» **YOUR INSTRUCTIONS**
Repeat each row below word for word, with nothing changed or left out.

» **RECORDS SHOWN**

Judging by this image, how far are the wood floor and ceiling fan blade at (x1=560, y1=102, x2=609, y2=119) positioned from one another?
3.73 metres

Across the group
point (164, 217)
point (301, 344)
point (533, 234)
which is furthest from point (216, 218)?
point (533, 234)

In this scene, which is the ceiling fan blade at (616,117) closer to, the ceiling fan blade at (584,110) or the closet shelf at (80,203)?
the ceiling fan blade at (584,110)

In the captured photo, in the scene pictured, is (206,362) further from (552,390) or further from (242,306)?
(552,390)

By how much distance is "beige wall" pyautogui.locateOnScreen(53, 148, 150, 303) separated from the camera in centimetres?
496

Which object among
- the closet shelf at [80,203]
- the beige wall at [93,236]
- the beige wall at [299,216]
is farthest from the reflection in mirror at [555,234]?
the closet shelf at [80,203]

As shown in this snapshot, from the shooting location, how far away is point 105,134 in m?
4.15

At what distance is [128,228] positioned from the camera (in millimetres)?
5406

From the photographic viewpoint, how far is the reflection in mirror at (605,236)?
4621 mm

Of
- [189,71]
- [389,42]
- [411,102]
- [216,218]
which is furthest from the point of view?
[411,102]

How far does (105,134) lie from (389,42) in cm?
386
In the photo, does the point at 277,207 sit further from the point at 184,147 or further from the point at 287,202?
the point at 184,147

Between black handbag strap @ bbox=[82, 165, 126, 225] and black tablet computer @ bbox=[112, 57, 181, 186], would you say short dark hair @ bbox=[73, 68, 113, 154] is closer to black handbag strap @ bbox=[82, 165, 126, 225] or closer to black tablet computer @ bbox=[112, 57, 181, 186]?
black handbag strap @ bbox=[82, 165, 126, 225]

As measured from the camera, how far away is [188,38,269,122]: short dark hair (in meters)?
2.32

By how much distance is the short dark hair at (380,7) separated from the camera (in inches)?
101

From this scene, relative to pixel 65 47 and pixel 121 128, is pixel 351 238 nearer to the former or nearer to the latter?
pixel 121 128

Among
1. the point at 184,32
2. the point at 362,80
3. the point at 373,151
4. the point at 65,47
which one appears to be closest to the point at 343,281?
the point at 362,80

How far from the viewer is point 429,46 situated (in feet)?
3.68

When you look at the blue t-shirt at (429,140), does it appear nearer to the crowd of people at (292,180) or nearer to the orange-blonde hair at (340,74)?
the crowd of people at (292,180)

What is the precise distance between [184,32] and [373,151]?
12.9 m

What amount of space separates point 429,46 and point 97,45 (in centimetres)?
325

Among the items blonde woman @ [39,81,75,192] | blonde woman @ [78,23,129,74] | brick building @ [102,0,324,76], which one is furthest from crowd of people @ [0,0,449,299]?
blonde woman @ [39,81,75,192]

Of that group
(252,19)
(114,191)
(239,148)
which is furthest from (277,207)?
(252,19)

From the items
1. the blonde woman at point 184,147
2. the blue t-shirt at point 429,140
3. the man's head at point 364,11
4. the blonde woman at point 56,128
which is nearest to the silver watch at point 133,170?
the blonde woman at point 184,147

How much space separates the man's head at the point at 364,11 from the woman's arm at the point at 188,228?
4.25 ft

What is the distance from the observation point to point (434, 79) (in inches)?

» **WRITTEN SOLUTION**
Judging by this image, how far are the wood floor and ceiling fan blade at (x1=560, y1=102, x2=609, y2=119) positioned from one another?
3.73 metres

Across the group
point (164, 217)
point (301, 344)
point (533, 234)
which is furthest from point (216, 218)?
point (533, 234)

In this scene, which is the ceiling fan blade at (616,117) closer to, the ceiling fan blade at (584,110) or the closet shelf at (80,203)?
the ceiling fan blade at (584,110)

In the captured photo, in the scene pictured, is (206,362) further from (552,390) or further from (242,306)?
(552,390)

By how much distance is "beige wall" pyautogui.locateOnScreen(53, 148, 150, 303) separated from the camera in centimetres?
496

Which object among
- the closet shelf at [80,203]
- the beige wall at [93,236]
- the beige wall at [299,216]
is farthest from the reflection in mirror at [555,234]?
the closet shelf at [80,203]

As shown in this snapshot, from the shooting location, how far away is point 105,134 in m?
4.15

At what distance is [128,228] positioned from the camera (in millimetres)?
5406

From the photographic viewpoint, how far is the reflection in mirror at (605,236)?
4621 mm

Of
- [189,71]
- [389,42]
- [411,102]
- [216,218]
which is furthest from the point of view?
[411,102]

How far does (105,134) lie from (389,42) in cm?
386
In the photo, does the point at 277,207 sit further from the point at 184,147 or further from the point at 287,202?
the point at 184,147

Between black handbag strap @ bbox=[82, 165, 126, 225] and black tablet computer @ bbox=[112, 57, 181, 186], would you say short dark hair @ bbox=[73, 68, 113, 154] is closer to black handbag strap @ bbox=[82, 165, 126, 225] or closer to black tablet computer @ bbox=[112, 57, 181, 186]?
black handbag strap @ bbox=[82, 165, 126, 225]

As measured from the camera, how far away is [188,38,269,122]: short dark hair (in meters)?
2.32

By how much distance is the short dark hair at (380,7) separated from the camera (in inches)?
101

From this scene, relative to pixel 65 47 and pixel 121 128, is pixel 351 238 nearer to the former or nearer to the latter?
pixel 121 128

Among
1. the point at 184,32
2. the point at 362,80
3. the point at 373,151
4. the point at 65,47
which one appears to be closest to the point at 343,281?
the point at 362,80

How far from the viewer is point 429,46 situated (in feet)?
3.68

When you look at the blue t-shirt at (429,140), does it appear nearer to the crowd of people at (292,180) or nearer to the orange-blonde hair at (340,74)?
the crowd of people at (292,180)

What is the precise distance between [184,32] and [373,151]?
12.9 m

What amount of space separates point 429,46 and point 97,45 (in centimetres)?
325

Among the items blonde woman @ [39,81,75,192] | blonde woman @ [78,23,129,74] | brick building @ [102,0,324,76], which one is furthest from crowd of people @ [0,0,449,299]?
blonde woman @ [39,81,75,192]

Of that group
(252,19)
(114,191)
(239,148)
which is furthest from (277,207)?
(252,19)

From the items
1. the blonde woman at point 184,147
2. the blue t-shirt at point 429,140
3. the man's head at point 364,11
4. the blonde woman at point 56,128
which is nearest to the silver watch at point 133,170?
the blonde woman at point 184,147

How much space separates the man's head at the point at 364,11 from the woman's arm at the point at 188,228?
4.25 ft

What is the distance from the observation point to point (434, 79) (in inches)?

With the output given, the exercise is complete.